▶ _Problèmes à résoudre_
1. Recopiez le texte sur l'incitation indirecte au terrorisme en commençant par « Cette extension, si » et en allant jusqu'à « ans plus tôt. ».
2. Écrivez la suite du texte sur l'incitation indirecte au terrorisme, juste après sa dernière phrase.

▶ _Texte présenté_
↓

L’incitation indirecte au terrorisme : un terme qui piège la liberté d’expression

LDH 8 février 2013

Ce jeudi 7 février, les sénateurs vont procéder au vote d’un projet de loi contenant une extension sensible de la législation anti-terroriste.

Cette extension, si elle est adoptée, fera peser d’importantes menaces sur l’exercice de la liberté d’expression de certains mouvements sociaux. Et les sénateurs en sont conscients puisque ladite extension est la copie presque conforme d’une proposition de décision-cadre européenne vis-à-vis de laquelle tant la Commission de la Justice de la Chambre des Représentants que celle du Sénat avaient exprimé, à l’unanimité, majorité et opposition réunies, de sérieuses réserves. Las, dans un grand élan d’amnésie collective, le Sénat risque de voter un texte qu’il a sévèrement remis en question quatre ans plus tôt.

En quoi consiste ce texte ? En l’introduction d’une disposition dans le Code pénal, l’article 140bis, rendant punissable l’incitation à commettre un acte terroriste : « toute personne qui diffuse ou met à disposition du public de toute autre manière un message, avec l’intention d’inciter à la commission d’une des infractions [ terroristes ], (…) lorsqu’un tel comportement, qu’il préconise directement ou non la commission d’infractions terroristes, crée le risque qu’une ou plusieurs de ces infractions puissent être commises ».

Le Code pénal réprimait déjà ceux qui provoquent directement des crimes et délits, y compris les crimes et délits terroristes. À cet égard le texte actuel ne rajoute donc rien si ce n’est une dose de confusion, deux textes étant applicables aux mêmes faits.

La nouveauté – et le danger – de l’inclusion de cet article 140bis est qu’il rend également punissable l’incitation indirecte à la commission d’infractions terroristes. Cette disposition est l’exemple type d’un texte flou, imprécis, qui viole le principe de légalité et laisse une marge de subjectivité et d’arbitraire inacceptable dans un État de droit.

En effet, s’agissant d’une provocation « indirecte », en d’autres termes d’un message qui ne dit pas clairement que des délits terroristes doivent être commis, le juge devra spéculer sur toutes les lectures possibles du contenu du message. Il devra en quelque sorte partir à la découverte du contenu voilé du message transmis et tenter de déceler l’intention qui a été à la base de sa diffusion, qui est lui-même susceptible d’interprétation : un message pourrait très bien tomber (ou pas) sous cette définition en fonction de l’impression subjective que les juges peuvent en avoir. Déceler « l’intention indirecte » constituera une opération hautement subjective... et dangereusement hasardeuse.

↑

▶ _Enregistrements fournis_

↓

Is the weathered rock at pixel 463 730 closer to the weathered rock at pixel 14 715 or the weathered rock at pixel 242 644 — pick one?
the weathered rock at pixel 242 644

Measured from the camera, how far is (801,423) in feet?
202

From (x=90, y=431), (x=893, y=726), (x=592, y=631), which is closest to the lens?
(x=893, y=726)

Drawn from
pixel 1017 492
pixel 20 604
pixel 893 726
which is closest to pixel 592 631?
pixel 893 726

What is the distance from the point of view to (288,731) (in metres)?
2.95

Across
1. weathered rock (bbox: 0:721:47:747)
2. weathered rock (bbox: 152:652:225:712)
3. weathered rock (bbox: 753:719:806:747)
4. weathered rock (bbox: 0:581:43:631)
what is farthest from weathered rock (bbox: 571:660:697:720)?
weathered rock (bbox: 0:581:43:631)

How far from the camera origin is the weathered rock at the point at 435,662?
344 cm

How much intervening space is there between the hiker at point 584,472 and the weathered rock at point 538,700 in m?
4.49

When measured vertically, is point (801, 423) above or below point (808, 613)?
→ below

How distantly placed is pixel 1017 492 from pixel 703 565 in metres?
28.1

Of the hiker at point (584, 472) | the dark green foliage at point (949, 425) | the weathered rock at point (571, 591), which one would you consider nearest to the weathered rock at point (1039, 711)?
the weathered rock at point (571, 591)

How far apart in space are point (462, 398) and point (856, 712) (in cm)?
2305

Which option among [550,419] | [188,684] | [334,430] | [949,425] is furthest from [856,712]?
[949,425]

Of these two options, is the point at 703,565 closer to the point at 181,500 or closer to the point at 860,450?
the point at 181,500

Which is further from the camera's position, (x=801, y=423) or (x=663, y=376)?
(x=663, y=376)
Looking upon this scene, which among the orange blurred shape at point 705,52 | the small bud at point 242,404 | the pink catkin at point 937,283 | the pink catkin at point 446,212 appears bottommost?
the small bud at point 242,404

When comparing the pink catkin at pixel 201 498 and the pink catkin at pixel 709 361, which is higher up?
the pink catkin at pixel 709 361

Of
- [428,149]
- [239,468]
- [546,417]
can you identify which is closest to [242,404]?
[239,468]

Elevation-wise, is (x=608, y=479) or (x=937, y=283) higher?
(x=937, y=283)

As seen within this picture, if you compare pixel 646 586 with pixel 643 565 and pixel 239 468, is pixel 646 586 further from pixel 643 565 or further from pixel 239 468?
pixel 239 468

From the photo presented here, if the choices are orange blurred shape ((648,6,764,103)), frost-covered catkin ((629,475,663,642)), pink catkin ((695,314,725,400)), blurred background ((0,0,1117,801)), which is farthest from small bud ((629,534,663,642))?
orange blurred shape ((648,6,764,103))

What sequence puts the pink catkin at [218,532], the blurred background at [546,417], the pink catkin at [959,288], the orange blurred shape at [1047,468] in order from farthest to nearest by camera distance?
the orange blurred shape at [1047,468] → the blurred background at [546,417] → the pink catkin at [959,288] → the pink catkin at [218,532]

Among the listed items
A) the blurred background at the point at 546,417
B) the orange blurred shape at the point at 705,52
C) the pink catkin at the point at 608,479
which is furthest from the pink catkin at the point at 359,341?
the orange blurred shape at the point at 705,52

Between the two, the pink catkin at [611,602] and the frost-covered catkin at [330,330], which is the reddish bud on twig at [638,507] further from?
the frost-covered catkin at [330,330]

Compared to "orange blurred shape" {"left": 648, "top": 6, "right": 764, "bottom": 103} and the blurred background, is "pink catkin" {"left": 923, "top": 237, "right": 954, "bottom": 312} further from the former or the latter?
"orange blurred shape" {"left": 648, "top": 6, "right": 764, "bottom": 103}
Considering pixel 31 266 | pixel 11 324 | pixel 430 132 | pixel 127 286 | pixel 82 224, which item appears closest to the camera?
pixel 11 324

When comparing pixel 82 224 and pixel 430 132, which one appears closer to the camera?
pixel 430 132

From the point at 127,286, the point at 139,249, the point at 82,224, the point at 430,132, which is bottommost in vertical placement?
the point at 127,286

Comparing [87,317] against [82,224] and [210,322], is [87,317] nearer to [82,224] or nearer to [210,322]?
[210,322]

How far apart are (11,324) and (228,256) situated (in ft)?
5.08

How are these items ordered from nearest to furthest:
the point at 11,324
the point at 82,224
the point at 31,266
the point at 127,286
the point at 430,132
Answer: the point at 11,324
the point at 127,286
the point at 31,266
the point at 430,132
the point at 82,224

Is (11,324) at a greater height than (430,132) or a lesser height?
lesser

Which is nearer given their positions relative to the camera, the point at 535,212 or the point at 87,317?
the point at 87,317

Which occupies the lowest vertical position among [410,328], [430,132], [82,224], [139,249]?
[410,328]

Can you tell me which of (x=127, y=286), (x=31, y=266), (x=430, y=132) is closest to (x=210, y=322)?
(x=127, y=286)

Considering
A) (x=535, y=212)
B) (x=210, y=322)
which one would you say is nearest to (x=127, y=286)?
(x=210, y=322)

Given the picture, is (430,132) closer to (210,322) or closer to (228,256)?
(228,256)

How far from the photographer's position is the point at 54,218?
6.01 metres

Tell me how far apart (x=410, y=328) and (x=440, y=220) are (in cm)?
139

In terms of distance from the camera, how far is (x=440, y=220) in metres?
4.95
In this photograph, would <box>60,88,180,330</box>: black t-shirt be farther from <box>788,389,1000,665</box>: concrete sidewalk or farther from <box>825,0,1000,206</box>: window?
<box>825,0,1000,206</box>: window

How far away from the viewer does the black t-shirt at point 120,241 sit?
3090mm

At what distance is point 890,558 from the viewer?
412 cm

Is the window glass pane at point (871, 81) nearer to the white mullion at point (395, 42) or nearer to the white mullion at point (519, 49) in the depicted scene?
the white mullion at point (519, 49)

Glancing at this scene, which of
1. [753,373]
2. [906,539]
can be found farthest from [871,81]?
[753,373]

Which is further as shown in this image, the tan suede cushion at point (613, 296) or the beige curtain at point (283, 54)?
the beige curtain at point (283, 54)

↑

▶ _Réponses_
1.
Cette extension, si elle est adoptée, fera peser d’importantes menaces sur l’exercice de la liberté d’expression de certains mouvements sociaux. Et les sénateurs en sont conscients puisque ladite extension est la copie presque conforme d’une proposition de décision-cadre européenne vis-à-vis de laquelle tant la Commission de la Justice de la Chambre des Représentants que celle du Sénat avaient exprimé, à l’unanimité, majorité et opposition réunies, de sérieuses réserves. Las, dans un grand élan d’amnésie collective, le Sénat risque de voter un texte qu’il a sévèrement remis en question quatre ans plus tôt.

2.
Mais cela ne suffit pas. Le juge devra également dire si la diffusion du message « crée le risque qu’une ou plusieurs de ces infractions puissent être commises ». Le juge devra donc aussi sonder le cerveau de tous les membres de l’audience qui ont reçu le message pour déterminer si l’un des récipiendaires de ce message n’aurait pas pu être influencé, même s’il n’est pas passé à l’acte. En effet, c’est le risque et lui seul qui doit être évalué par le juge. Il s’agit donc d’un élément subjectif par excellence qui ne doit même pas avoir été matérialisé d’une quelconque façon.

La disposition telle qu’elle est rédigée sera donc inévitablement une source majeure d’insécurité juridique et d’arbitraire.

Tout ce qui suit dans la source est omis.